Segundo o presidente do STAL, Francisco Braz, «nem nos países com mais dificuldades na União Europeia – e nem sequer na Turquia, por exemplo - tem havido alterações tão graves como estas à legislação laboral». «O primeiro-ministro que se diz socialista está a fazer a política mais à direita que alguma vez se viu em todo o continente», considerou.
«De uma coisa pode o Governo estar certo: os sindicatos vão continuar a existir porque ninguém pode calar a luta dos trabalhadores», garantiu, acrescentando que estas propostas legislativas foram apresentadas «depois da extraordinária adesão à greve geral e enquanto ainda estamos a discutir a nova legislação para a Administração Pública», o que mostra «a desonestidade de um Governo que não só negoceia pouco e mal, como tenta impedir os protestos».

PCP exige explicações

«A tentativa de impedir a vigília é totalmente inaceitável», salientou, na acção, o deputado do PCP, Jorge Machado. «Os trabalhadores têm direito a manifestarem-se e isso pressupõe, naturalmente, algum ruído, mas querer impedir a acção com base na Lei do Ruído é um comportamento inqualificável», considerou.

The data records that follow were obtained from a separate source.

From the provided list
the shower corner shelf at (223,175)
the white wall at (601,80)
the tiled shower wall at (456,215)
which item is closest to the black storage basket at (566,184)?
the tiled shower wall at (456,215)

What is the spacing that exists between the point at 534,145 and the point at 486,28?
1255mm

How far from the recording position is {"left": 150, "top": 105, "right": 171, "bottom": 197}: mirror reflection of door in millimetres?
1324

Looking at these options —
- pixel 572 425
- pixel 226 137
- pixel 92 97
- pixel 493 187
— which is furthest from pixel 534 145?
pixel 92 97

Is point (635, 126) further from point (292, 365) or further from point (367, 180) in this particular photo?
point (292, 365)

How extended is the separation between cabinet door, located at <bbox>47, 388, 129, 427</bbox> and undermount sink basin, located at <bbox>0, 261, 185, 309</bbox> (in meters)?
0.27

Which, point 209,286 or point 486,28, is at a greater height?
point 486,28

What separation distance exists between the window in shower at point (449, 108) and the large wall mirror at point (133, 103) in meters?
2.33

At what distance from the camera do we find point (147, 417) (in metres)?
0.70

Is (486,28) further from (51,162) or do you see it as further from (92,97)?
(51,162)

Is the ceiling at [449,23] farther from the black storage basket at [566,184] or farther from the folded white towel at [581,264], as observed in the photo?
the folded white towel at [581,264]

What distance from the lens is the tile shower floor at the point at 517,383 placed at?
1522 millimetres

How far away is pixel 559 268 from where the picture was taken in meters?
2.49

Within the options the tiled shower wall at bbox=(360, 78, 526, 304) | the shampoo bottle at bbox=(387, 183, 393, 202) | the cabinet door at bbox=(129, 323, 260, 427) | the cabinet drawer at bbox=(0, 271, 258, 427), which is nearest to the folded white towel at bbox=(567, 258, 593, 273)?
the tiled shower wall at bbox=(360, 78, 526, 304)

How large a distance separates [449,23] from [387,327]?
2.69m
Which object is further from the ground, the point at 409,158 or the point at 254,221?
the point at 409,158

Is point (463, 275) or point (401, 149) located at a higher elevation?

O Grupo Parlamentar do PCP interpelou o presidente da Assembleia da República, à semelhança do Partido Ecologista «Os Verdes» e do BE, para tentar apurar o que terá motivado as intervenções policiais. «Jaime Gama respondeu ter a certeza de que, em Portugal, a Lei será cumprida, numa resposta que até pode ser vista como uma legitimação da intervenção da PSP, o que, confirmando-se, seria uma atitude inqualificável», considerou o deputado comunista, Miguel Tiago.